Charles Krauthammer explains how John Kerry will go about rebuilding our alliances so the world will come to our aid, especially in Iraq. He will do so by giving in to the demands of erstwhile allies such as France with respect to Israel. The main demand will be to re-start the “peace process” in its Clintonesque form — in other words, bringing Arafat back into the game, and extracting Israeli concessions in exchange for nothing.
Krauthammer isn’t merely speculating, nor is he relying entirely on the logic of Kerry’s predicament, although that logic is compelling. Consider this statement by Sandy Berger when he was Kerry’s foreign policy adviser:
As part of a new bargain with our allies, the United States must re-engage in . . . ending the Israeli-Palestinian conflict. . . . As we re-engage in the peace process and rebuild frayed ties with our allies, what should a Democratic president ask of our allies in return? First and foremost, we should ask for a real commitment of troops and money to Afghanistan and Iraq.
Or consider the statement I quoted this morning by Democratic foreign policy insider Marc Ginsberg:
The new president would outline a series of foreign policy initiatives reflecting his commitment to forge a new international alliance against terrorism. . . .[He would] attempt to “de-Americanize’ our intervention [in Iraq] by convening a global summit on Iraq. . . .He believes that Muslim hostility toward the United States will be reversed only when Arabs consider the United States fully reengaged in promoting peace in the region and upholding its own moral principles in its dealings in the region.
Actually, sacrificing Israel might only be the first concession Kerry would make in the name of rebuilding our alliance with the Europeans. As I pointed out here, the number one goal of the Europeans, even ahead of their anti-Israeli agenda, is to curb the power (or hyper-power, as they see it) of the U.S., and ultimately to undercut U.S. sovereignty through international organizations and treaties.

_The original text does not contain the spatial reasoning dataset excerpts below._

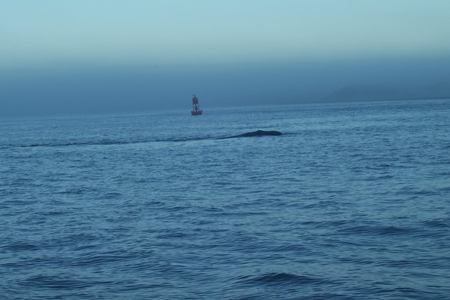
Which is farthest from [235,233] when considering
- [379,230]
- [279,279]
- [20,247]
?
[20,247]

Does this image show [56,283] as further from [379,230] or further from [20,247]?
[379,230]

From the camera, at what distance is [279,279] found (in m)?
14.6

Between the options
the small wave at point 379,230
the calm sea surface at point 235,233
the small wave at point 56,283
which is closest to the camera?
the calm sea surface at point 235,233

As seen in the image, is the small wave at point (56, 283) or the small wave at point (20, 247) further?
the small wave at point (20, 247)

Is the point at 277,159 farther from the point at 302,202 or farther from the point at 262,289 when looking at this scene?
the point at 262,289

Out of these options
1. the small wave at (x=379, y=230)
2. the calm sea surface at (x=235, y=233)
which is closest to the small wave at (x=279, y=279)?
the calm sea surface at (x=235, y=233)

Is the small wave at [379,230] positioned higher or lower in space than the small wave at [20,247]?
lower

Thus, we can expect, for example, that France and its partners would insist that the U.S. submit to the Kyoto accords and to the International Criminal Court before they make conciliatory noises that Kerry could use to establish his credentials as an alliance builder.
Kerry seems to believe that, because he and his wife are sophisticated and cosmopolitan, the French wouldl be so thrilled with them that the U.S.-Franco alliance will rebuild itself. In reality, Kerry would be an innocent abroad. The French would play him like one of those accordions you hear on the streets of Monmarte.